Some good came from a bad situation, as it so often does. Local public and school libraries wound up buying many tables, chairs, displays, and shelving units very cheaply. Many readers got an unexpected boon of books they may otherwise not have been able to afford. And, above all, that specific location isn’t closing forever. They’ll open at a new location with the same staff, and even have a few active options for new a storefront.
When I walked into that middle-grade section of that Barnes and Noble on the very last day they were open, only two others were there. The children sitting at tiny tables and tugging their parents to and fro were all missing. It was just us, three adults in a store so empty that the ambient, barely heard music had already been turned off.
For a long moment, we all stared at one another, three strangers standing before near-empty shelves, completely mute. Their eyes were hollow, and after a moment, I realized that mine must have been as well. We all simply stared, not saying a word.

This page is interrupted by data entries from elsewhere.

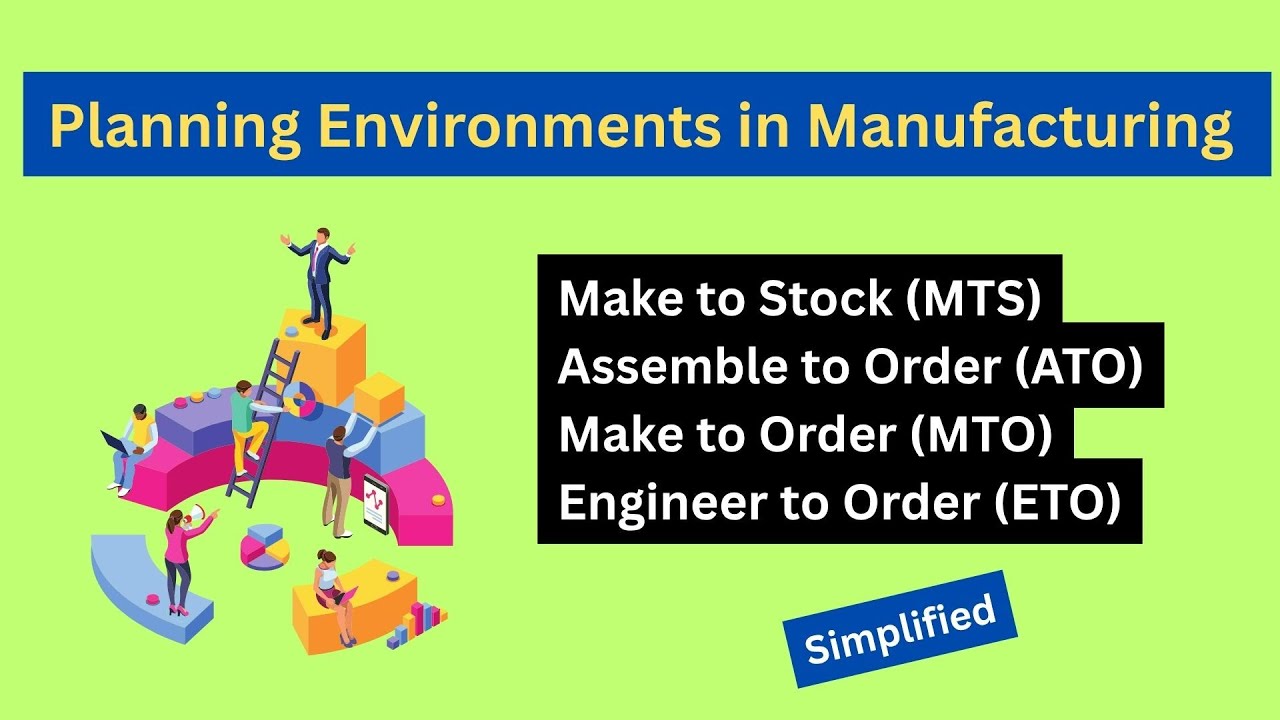 Planning Environments in Manufacturing

Make to Stock (MTS)
Assemble to Order (ATO)
Make to Order (MTO)
Engineer to Order (ETO)

Simplified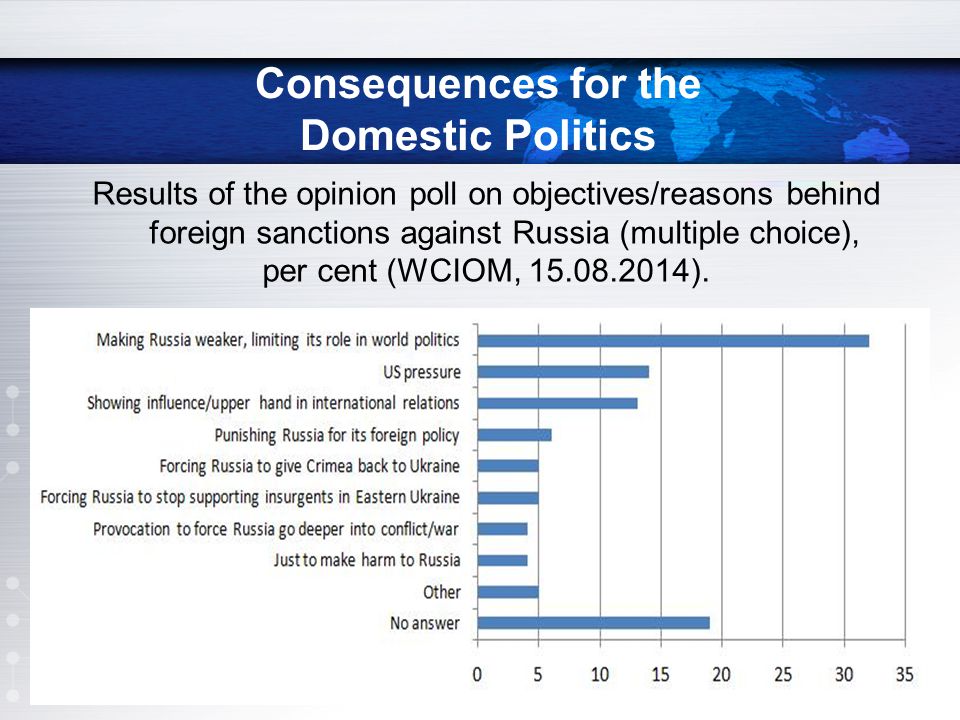 Consequences for the Domestic Politics

Results of the opinion poll on objectives/reasons behind foreign sanctions against Russia (multiple choice), per cent (WCIOM, 15.08.2014).

Making Russia weaker, limiting its role in world politics
US pressure
Showing influence/upper hand in international relations
Punishing Russia for its foreign policy
Forcing Russia to give Crimea back to Ukraine
Forcing Russia to stop supporting insurgents in Eastern Ukraine
Provocation to force Russia go deeper into conflict/war
Just to make harm to Russia
Other
No answer

0 5 10 15 20 25 30 35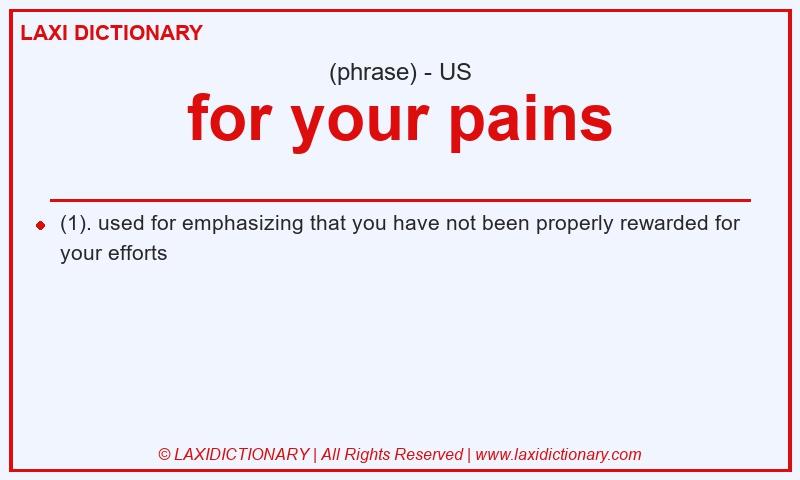 LAXI DICTIONARY

(phrase) - US

for your pains

(1). used for emphasizing that you have not been properly rewarded for your efforts

© LAXIDICTIONARY | All Rights Reserved | www.laxidictionary.com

After all, there wasn’t anything to say. It was clear why we were all there. We were thirty- and forty-somethings, staring at the unfamiliar middle-grade and children’s books that refused to sell. But it wasn’t the books or the empty shelves or even one another that had our attention. We were watching our childhoods dance before our eyes, thinking about days that, suddenly, seemed so final and far away. Our eyes met then, each one of us trying to look into the others’ faces to deduce if they were one of the kids we used to sit next to at author events and storytimes. It was impossible to tell.
The whole interaction probably took less than a minute, but it was one of those odd times when time seems to stop completely. It was clear none of us could tell if we were one of those old once-familiar faces we’d seen at kids’ activities. And it was clear that we’d never
I wanted to round this off with some sort of insight into growing up, or something about how this particular bookstore led me to a life in books. However, I can’t find insight beyond the odd feeling that a portion of my life has been closed off forever, doomed to decaying memories that blend and churn in your head, changing ever so slightly over time. And I know it was the people I had been around, those wonderful booksellers and librarians handing me books, and the stories themselves that truly led to my current career.
Even so, it was an odd, meaningful moment. It was something that will stay with me, those eyes equally hollow and filled with the hope of recognition. They are possible friendships missed, maybe, and a last visitable chapter of childhood finally closed.